**Set problem**
Which lines of the listing below contain the string "instances"? Copy each of them in full.
==*==
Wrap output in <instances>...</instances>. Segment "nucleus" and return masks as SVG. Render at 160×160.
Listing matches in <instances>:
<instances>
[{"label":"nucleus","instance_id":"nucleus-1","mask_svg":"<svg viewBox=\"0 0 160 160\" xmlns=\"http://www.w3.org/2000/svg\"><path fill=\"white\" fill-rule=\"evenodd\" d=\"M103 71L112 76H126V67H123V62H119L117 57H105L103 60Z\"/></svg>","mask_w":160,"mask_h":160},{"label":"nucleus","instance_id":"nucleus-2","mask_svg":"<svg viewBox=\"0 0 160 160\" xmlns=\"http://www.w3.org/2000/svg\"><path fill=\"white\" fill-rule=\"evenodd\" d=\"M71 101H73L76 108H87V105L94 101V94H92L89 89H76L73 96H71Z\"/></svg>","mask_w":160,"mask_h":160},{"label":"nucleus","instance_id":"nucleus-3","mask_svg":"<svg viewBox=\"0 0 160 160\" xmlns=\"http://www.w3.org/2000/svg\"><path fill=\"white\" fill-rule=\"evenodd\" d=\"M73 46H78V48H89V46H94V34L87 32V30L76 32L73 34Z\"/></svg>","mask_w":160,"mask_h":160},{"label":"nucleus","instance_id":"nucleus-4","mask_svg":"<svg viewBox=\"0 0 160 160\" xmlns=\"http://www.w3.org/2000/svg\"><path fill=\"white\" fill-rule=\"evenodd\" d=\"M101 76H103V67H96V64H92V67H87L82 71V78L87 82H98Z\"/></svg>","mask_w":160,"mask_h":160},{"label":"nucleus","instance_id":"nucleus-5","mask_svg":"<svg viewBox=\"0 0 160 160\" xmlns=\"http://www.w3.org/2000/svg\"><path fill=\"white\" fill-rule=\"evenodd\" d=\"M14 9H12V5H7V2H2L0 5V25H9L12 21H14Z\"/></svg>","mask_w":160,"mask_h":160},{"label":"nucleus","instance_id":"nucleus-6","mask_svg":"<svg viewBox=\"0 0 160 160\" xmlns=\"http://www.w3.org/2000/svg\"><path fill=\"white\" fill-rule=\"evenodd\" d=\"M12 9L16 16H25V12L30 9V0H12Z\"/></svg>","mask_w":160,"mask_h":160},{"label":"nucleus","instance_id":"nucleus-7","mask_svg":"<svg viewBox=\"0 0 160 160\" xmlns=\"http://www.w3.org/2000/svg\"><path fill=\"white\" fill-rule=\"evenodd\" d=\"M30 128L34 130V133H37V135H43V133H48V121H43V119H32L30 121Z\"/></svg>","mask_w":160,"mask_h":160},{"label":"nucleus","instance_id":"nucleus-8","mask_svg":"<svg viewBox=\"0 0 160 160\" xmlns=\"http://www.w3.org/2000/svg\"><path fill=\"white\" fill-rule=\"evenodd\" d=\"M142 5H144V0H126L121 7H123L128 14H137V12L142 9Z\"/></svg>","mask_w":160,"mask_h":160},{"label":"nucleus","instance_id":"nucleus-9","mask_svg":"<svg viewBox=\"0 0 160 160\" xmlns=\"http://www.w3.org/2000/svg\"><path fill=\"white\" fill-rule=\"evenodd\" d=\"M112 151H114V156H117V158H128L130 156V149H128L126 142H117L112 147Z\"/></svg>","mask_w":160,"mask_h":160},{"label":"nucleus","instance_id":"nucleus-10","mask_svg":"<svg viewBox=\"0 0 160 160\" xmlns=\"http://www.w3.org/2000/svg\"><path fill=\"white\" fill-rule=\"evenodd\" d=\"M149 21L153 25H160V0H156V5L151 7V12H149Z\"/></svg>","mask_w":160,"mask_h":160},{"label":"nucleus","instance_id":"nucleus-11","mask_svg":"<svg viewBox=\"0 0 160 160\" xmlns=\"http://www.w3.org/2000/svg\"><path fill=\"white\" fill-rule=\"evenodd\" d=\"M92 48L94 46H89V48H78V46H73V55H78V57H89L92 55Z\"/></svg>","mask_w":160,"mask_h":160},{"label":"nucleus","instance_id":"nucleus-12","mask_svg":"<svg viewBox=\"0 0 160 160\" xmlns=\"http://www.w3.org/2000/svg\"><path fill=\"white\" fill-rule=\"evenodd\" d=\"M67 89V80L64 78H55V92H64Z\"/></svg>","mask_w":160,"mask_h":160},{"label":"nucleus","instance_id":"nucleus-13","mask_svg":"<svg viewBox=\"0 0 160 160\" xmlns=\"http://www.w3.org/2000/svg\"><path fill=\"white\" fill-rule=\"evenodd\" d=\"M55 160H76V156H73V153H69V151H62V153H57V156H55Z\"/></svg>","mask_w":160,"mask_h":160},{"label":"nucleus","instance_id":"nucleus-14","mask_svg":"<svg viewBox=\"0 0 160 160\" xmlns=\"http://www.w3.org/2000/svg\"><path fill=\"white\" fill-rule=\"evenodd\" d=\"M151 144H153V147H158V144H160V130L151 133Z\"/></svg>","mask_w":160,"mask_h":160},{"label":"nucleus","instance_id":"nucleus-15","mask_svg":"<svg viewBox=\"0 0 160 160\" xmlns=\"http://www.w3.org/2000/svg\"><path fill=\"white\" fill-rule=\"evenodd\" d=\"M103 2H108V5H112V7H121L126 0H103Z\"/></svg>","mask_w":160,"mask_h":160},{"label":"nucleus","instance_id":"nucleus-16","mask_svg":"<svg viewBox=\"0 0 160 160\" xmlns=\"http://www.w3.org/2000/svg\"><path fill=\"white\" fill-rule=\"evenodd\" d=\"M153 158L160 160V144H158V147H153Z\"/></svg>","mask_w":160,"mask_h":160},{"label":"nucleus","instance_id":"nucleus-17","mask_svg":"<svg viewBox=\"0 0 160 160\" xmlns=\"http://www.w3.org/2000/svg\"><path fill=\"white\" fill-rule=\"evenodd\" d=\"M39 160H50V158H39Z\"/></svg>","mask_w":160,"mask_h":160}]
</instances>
==*==
**The completed task**
Wrap output in <instances>...</instances>. Segment "nucleus" and return masks as SVG. Render at 160×160.
Listing matches in <instances>:
<instances>
</instances>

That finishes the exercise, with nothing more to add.